_About this exercise:_ Give back each entry exactly as written, apart from the pictures.

_Raw data:_
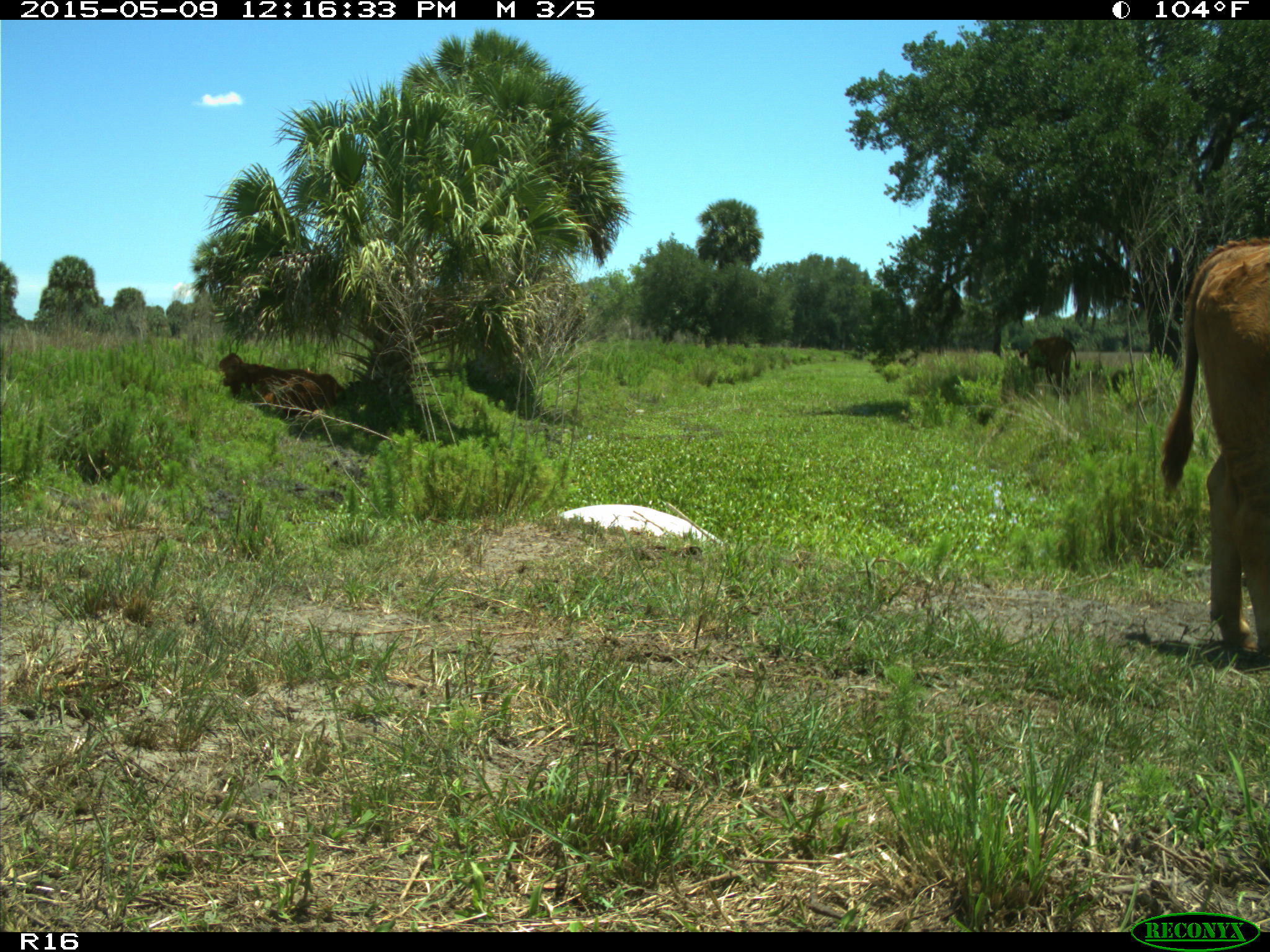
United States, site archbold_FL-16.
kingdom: Animalia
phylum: Chordata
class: Mammalia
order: Artiodactyla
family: Bovidae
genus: Bos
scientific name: Bos taurus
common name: domestic cow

_The completed task:_
United States, site archbold_FL-16.
kingdom: Animalia
phylum: Chordata
class: Mammalia
order: Artiodactyla
family: Bovidae
genus: Bos
scientific name: Bos taurus
common name: domestic cow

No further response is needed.